Without that visibility, teams often optimize the wrong part of the query.
A query that “feels like a sort problem” may really be:
- a scan problem
- a join explosion problem
- a stale-statistics problem
- or a wide-row problem
20. Materialized Summaries Are Sometimes the Right Answer
Not every repeated GROUP BY workload should be answered live from base transactional tables.
If the application repeatedly needs:
- dashboard totals
- daily rollups
- per-tenant counts
- top products
- repeated time-bucket summaries
then precomputed paths may be justified.
Examples:
- summary tables
- materialized views
- projection tables
- scheduled rollups
This is especially true when:
- the grouping workload is large
- exact real-time freshness is not critical
- and the same expensive aggregate is requested again and again
This is not a replacement for basic tuning. It is an architectural optimization for repeated heavy aggregate reads.
Common PostgreSQL Sort and Grouping Mistakes
Sorting far more rows than needed
The main problem is often the input size, not the sort algorithm itself.
Using SELECT * on sorted hot paths
Wide rows make sorts and aggregations more expensive than necessary.
Missing composite indexes for filter-plus-order queries
An index exists, but it does not match the real access path.

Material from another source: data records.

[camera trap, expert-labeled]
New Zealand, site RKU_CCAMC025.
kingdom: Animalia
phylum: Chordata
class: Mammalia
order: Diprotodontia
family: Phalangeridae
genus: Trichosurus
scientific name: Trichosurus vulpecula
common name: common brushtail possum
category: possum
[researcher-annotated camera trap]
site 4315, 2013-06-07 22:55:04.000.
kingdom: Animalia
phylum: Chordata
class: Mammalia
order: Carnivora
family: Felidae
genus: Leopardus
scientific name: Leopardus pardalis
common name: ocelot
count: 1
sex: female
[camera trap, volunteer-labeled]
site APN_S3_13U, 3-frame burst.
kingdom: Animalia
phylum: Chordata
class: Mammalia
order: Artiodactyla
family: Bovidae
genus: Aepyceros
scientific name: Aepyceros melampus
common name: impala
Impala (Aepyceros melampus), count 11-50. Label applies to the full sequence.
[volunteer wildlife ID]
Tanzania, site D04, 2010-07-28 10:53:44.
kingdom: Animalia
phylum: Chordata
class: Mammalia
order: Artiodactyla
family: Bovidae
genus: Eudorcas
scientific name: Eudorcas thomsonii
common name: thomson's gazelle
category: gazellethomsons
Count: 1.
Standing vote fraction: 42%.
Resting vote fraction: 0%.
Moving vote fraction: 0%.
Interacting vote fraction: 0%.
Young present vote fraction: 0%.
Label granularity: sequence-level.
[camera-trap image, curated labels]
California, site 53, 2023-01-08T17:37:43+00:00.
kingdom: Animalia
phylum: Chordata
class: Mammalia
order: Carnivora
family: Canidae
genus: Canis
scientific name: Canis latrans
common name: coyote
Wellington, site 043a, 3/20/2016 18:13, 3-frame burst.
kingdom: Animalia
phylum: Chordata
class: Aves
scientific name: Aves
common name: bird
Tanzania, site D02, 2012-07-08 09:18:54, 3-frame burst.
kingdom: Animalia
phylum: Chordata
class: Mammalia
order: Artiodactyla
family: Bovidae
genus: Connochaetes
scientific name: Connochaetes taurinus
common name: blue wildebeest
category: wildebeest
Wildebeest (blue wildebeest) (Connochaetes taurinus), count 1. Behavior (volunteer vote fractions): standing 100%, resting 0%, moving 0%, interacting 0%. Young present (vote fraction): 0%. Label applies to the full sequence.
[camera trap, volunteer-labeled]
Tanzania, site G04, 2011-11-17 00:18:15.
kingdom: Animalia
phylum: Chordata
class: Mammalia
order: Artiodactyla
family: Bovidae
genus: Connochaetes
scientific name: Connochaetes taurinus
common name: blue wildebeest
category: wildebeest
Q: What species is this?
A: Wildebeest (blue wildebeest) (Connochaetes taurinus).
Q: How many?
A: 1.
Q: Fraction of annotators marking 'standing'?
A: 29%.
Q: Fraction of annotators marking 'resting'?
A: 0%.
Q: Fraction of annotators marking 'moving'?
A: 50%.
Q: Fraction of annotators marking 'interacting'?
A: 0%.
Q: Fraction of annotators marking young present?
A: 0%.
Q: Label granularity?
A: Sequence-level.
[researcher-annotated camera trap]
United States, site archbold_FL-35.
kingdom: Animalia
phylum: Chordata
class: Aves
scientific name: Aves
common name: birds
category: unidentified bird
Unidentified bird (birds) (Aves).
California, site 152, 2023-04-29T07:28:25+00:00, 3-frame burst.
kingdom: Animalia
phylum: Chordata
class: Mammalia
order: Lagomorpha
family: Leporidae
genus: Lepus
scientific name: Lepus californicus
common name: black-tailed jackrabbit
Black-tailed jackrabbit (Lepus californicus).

Assuming work_mem is the only answer
Memory helps, but query shape and row reduction usually matter first.
Joining large tables before reducing rows
This can create huge intermediate results that are expensive to sort or group.
Ignoring spills
Disk spills are a major performance signal and should not be dismissed.
FAQ
Why are ORDER BY queries slow in PostgreSQL?
ORDER BY queries are often slow because PostgreSQL has to sort too many rows, cannot use an index that already matches the requested order, or spills sort work to disk due to memory limits.
Does increasing work_mem always make GROUP BY faster?
Not always. More work_mem can reduce spills for sorts and hash aggregation, but query shape, row counts, indexes, and concurrency often matter just as much or more.
Conclusion
PostgreSQL sort and GROUP BY performance tuning works best when you stop thinking only about the final sort or aggregate step.
The biggest wins usually come from:
- reducing how many rows reach that step
- using indexes that match the filter and order pattern
- keeping result rows narrower
- understanding whether PostgreSQL is sorting or hashing
- and only then tuning memory where real spills justify it
That is why the best tuning mindset is simple:
- reduce the working set
- align indexes with the query shape
- inspect the real execution plan
- and treat memory as one tool, not the whole solution
When you do that, PostgreSQL sort and grouping workloads become much easier to control, even as the data grows.